TASK |
Once the line containing "New Zealand, site WLG_1096_502, 2015-11-13" is found in the entries below, reproduce it and every line after it, stopping at and including the line containing "common name: deer"; reproduce nothing else, and keep each line exact.

[Stored items]

# # # # # # #

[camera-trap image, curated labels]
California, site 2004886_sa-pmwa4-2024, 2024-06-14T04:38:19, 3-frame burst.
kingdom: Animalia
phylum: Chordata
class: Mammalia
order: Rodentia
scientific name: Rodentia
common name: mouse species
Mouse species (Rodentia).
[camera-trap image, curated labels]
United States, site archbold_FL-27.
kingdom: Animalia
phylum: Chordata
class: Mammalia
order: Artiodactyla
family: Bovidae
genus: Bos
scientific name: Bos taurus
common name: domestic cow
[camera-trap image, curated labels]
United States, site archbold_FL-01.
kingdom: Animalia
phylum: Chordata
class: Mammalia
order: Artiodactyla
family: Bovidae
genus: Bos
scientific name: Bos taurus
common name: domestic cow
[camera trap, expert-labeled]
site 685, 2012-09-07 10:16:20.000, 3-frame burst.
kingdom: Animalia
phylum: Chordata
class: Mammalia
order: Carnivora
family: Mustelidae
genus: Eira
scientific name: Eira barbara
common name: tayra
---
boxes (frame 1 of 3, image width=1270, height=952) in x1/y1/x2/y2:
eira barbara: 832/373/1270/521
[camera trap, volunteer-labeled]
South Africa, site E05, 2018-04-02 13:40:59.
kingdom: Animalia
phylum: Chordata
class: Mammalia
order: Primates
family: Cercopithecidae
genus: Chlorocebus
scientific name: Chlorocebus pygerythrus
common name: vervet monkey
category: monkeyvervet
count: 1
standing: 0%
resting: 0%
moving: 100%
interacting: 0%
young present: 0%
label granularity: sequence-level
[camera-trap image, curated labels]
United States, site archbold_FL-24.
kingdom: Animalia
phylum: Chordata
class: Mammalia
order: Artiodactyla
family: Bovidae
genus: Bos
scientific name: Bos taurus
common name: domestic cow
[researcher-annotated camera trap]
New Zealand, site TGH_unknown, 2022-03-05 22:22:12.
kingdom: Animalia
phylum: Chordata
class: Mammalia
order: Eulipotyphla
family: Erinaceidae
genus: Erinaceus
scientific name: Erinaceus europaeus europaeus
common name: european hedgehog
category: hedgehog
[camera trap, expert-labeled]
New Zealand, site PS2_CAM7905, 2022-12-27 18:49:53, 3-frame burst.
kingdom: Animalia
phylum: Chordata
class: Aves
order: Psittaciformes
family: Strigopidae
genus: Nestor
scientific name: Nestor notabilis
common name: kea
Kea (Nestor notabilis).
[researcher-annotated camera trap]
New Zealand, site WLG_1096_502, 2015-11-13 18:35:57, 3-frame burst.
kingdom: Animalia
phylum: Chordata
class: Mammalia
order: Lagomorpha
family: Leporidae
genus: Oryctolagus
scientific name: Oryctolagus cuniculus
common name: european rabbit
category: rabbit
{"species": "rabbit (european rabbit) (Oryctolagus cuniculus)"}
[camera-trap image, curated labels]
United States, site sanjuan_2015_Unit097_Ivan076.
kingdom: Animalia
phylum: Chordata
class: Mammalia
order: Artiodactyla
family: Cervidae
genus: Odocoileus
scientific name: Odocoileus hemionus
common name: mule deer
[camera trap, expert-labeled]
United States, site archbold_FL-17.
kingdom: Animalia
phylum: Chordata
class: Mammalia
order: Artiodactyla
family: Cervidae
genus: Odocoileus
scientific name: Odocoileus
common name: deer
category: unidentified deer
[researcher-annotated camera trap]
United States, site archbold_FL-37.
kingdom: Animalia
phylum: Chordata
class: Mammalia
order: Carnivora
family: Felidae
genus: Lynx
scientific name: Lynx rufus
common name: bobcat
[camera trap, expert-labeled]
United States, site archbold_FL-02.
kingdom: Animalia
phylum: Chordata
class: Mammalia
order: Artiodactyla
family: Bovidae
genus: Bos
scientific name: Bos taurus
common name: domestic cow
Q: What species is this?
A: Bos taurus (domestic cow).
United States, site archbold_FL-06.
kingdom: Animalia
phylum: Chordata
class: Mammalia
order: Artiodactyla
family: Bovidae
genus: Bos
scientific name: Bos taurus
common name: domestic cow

# # # # # # #

EXERCISE ANSWER |
New Zealand, site WLG_1096_502, 2015-11-13 18:35:57, 3-frame burst.
kingdom: Animalia
phylum: Chordata
class: Mammalia
order: Lagomorpha
family: Leporidae
genus: Oryctolagus
scientific name: Oryctolagus cuniculus
common name: european rabbit
category: rabbit
{"species": "rabbit (european rabbit) (Oryctolagus cuniculus)"}
[camera-trap image, curated labels]
United States, site sanjuan_2015_Unit097_Ivan076.
kingdom: Animalia
phylum: Chordata
class: Mammalia
order: Artiodactyla
family: Cervidae
genus: Odocoileus
scientific name: Odocoileus hemionus
common name: mule deer
[camera trap, expert-labeled]
United States, site archbold_FL-17.
kingdom: Animalia
phylum: Chordata
class: Mammalia
order: Artiodactyla
family: Cervidae
genus: Odocoileus
scientific name: Odocoileus
common name: deer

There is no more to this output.